AFRINIC dessert l'Afrique et certaines parties de l'océan Indien, administrant l'IPv4, l'IPv6 et les numéros de système autonome et soutenant les services de registre public tels que Whois, RDAP, le DNS inverse, les fonctions de registre de routage et la RPKI. Pour les besoins du règlement, ces services ne sont pas auxiliaires. Ils sont les surfaces publiques et techniques par lesquelles un transfert devient lisible pour les réseaux, les clients, les banques, les plateformes et les réclamants ultérieurs.

Le dossier institutionnel récent est inhabituellement mouvementé. La chronologie publique enregistre la reconnaissance formelle d'AFRINIC comme cinquième registre régional en 2005, plus tard une controverse interne, des vols d'adresses signalés en 2019, des litiges et des conflits de gouvernance à partir de 2020, des arrêts de la Cour suprême de Maurice en 2021 et 2022 qui ont contribué à l'invalidité ou à la discontinuité du conseil d'administration, l'absence d'un conseil d'administration ou d'un directeur général fonctionnels, et la nomination d'un séquestre en 2023 pour préserver les opérations et organiser des élections.

Internet Governance Project a décrit la mise sous séquestre comme une réparation sous supervision judiciaire. The Register a décrit l'organisation en 2025 comme sans conseil ni patron, avec des élections prévues après des années de conflits.

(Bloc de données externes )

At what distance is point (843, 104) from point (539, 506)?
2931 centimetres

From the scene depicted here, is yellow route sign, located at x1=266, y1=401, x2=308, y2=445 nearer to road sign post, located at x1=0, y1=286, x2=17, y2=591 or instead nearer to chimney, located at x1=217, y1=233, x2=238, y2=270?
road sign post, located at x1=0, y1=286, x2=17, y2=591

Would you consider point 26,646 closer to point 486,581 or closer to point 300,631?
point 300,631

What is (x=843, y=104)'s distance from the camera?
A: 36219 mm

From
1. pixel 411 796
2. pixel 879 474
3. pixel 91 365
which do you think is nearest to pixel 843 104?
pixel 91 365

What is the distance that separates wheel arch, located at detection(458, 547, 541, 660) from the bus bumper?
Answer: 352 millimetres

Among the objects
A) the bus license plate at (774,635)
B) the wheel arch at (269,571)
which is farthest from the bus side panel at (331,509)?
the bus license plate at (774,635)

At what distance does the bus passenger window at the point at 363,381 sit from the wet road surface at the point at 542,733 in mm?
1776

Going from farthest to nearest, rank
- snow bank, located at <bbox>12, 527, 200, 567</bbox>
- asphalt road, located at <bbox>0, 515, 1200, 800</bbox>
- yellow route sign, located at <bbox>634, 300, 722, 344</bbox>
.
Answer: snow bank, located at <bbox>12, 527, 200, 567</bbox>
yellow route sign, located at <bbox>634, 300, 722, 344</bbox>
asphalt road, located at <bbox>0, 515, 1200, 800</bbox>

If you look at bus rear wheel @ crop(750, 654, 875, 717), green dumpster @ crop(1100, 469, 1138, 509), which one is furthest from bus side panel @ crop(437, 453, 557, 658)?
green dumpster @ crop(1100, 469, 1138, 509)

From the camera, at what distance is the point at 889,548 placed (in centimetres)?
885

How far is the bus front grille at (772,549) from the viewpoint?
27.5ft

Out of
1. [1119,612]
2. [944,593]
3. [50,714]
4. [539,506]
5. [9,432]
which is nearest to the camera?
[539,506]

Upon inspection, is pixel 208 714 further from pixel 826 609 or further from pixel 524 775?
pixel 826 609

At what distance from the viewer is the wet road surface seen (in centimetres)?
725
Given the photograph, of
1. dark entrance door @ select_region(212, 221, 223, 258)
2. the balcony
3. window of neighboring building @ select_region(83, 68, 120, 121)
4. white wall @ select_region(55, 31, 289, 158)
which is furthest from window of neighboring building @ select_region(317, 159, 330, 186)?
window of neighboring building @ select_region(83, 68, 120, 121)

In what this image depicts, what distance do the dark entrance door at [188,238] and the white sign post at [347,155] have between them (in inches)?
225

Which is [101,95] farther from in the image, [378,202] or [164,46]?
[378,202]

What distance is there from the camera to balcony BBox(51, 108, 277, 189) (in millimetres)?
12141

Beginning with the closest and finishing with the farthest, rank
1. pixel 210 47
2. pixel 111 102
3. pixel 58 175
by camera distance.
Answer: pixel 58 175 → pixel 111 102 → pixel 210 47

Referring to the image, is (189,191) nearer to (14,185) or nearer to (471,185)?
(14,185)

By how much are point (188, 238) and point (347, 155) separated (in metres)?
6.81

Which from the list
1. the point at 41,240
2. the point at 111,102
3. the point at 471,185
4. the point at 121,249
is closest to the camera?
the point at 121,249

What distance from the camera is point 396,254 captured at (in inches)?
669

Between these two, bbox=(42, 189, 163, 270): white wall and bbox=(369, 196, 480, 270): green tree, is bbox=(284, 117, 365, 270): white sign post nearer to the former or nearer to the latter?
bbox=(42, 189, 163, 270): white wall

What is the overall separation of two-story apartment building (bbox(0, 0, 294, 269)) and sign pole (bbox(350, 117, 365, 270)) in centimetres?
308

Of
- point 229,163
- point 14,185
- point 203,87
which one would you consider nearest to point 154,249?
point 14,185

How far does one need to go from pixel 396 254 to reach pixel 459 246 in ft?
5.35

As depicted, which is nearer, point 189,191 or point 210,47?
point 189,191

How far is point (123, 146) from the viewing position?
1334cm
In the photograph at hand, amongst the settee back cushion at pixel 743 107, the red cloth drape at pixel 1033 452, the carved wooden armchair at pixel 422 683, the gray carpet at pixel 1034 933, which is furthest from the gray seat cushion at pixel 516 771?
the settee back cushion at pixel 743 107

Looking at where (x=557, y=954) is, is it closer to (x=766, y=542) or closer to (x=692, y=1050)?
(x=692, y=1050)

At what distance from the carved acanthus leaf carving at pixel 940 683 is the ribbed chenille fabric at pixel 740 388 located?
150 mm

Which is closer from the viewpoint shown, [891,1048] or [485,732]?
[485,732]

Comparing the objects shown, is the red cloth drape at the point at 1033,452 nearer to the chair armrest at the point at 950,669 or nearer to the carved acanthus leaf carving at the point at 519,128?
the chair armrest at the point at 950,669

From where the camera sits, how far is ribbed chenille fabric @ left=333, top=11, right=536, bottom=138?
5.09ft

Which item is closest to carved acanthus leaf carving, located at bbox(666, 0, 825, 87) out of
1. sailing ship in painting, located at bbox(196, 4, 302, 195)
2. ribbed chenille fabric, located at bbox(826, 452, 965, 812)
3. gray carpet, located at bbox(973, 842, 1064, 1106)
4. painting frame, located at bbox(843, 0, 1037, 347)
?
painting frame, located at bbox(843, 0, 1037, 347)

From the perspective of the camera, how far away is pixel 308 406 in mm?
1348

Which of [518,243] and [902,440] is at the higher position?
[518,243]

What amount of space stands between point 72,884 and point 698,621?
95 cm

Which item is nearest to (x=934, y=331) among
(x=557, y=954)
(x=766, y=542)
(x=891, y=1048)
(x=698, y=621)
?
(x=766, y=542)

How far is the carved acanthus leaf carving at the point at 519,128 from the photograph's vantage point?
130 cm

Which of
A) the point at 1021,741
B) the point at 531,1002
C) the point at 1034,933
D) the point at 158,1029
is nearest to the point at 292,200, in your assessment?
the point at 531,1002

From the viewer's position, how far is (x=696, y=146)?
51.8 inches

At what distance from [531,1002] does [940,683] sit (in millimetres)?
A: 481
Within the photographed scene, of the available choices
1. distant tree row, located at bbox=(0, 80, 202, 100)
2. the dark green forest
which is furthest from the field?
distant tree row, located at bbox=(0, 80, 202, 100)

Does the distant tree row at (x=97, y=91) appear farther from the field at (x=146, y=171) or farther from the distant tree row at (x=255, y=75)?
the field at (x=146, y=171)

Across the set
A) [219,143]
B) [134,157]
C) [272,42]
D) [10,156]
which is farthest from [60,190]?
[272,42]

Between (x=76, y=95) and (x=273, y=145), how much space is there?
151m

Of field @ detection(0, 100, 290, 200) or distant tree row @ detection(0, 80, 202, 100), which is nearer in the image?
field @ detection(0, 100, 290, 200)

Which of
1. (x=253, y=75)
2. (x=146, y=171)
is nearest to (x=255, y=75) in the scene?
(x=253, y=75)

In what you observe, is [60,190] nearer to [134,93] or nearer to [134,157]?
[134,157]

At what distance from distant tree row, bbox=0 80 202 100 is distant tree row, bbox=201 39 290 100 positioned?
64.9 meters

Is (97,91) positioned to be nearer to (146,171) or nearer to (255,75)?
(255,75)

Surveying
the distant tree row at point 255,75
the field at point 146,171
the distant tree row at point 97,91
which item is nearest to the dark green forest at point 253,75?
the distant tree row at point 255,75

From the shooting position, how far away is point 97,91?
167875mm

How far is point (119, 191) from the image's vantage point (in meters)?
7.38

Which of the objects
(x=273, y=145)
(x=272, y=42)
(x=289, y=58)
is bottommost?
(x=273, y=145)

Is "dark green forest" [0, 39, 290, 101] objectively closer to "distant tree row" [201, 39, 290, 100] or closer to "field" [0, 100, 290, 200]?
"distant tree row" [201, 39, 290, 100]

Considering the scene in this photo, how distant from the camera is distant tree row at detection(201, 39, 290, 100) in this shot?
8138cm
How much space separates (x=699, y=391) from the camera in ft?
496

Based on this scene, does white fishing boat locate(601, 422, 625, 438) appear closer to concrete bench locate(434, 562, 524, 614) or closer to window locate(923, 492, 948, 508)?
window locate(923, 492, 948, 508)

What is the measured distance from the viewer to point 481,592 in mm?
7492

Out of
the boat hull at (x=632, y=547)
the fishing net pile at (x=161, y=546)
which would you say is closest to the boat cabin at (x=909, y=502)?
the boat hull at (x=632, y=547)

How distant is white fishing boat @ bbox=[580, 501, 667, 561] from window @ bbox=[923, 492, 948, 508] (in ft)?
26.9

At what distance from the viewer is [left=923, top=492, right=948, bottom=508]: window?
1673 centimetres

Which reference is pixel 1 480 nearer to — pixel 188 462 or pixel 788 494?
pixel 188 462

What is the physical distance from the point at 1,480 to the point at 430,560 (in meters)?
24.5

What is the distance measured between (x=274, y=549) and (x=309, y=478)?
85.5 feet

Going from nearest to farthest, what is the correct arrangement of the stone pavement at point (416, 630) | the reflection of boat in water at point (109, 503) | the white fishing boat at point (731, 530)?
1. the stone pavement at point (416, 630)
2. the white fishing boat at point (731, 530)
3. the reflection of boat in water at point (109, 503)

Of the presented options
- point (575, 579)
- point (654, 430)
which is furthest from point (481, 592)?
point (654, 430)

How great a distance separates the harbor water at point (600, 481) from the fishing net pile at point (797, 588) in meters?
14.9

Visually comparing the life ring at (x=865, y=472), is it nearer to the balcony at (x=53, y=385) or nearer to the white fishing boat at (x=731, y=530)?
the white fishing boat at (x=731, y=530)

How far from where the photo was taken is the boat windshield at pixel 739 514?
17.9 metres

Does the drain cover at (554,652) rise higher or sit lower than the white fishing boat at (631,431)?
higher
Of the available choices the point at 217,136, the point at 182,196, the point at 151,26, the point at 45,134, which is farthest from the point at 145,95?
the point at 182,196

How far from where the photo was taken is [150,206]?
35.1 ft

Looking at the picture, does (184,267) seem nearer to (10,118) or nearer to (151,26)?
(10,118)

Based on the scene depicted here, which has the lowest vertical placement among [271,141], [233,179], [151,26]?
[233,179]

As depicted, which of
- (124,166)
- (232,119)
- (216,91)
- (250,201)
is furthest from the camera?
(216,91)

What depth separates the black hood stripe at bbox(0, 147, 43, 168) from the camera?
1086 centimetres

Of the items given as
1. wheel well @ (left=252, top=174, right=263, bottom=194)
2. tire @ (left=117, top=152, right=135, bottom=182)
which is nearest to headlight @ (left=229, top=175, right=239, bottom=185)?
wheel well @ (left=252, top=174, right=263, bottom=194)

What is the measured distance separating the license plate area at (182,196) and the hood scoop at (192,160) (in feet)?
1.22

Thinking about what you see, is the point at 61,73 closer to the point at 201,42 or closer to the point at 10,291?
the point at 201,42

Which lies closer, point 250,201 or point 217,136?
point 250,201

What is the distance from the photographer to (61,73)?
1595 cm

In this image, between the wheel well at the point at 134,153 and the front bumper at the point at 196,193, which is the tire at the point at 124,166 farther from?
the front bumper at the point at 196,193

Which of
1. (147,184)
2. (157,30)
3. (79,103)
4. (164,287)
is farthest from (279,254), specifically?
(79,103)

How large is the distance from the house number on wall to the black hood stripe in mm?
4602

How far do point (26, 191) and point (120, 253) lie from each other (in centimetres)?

Ces faits comptent pour le règlement même si un dossier de transaction particulier est propre. La condition institutionnelle d'un registre affecte la confiance que les acteurs commerciaux placent dans son processus de mise à jour, sa gestion des litiges, sa continuité de service et ses déclarations d'autorité. Un acheteur qui apprend qu'AFRINIC a reçu une demande se demandera ce que cela signifie si l'autorité de gouvernance est contestée. Un vendeur se demandera combien de temps il reste lié si le traitement est retardé par l'incertitude institutionnelle.

Un fournisseur d'entiercement se demandera quelle communication du registre est suffisamment objective pour déclencher la libération.

La séquence électorale de 2025 a aiguisé la question. Les reportages publics ont dit qu'un séquestre avait nommé d'éminents avocats britanniques pour superviser les nominations en raison de préoccupations concernant une ingérence potentielle. Plus tard, il a décrit des contestations judiciaires, des préoccupations extérieures sur la transparence et l'équité des élections, l'inscription erronée de Cloud Innovation en tant que membre enregistré dans des documents d'entreprise mauriciens, et une décision de la Cour suprême permettant aux élections de se dérouler tout en clarifiant des aspects de cette inscription.

The Register a ensuite rapporté que l'élection avait été suspendue et annulée après des préoccupations concernant la documentation des électeurs et de prétendus pouvoirs d'avocat. En 2026, il rapportait encore des litiges et des controverses sur l'avenir d'AFRINIC.

On peut lire ces événements comme des nouvelles de gouvernance. Les acteurs du règlement devraient les lire aussi comme des nouvelles d'infrastructure de marché. Un registre n'a pas besoin d'échouer techniquement pour affecter le règlement. Si les contreparties pensent que le chemin d'autorité est incertain, elles exigeront un entiercement plus long, plus de documentation, plus de retenues, des garanties plus fortes et des déclencheurs de libération plus conservateurs. La fragilité du registre devient un coût privé.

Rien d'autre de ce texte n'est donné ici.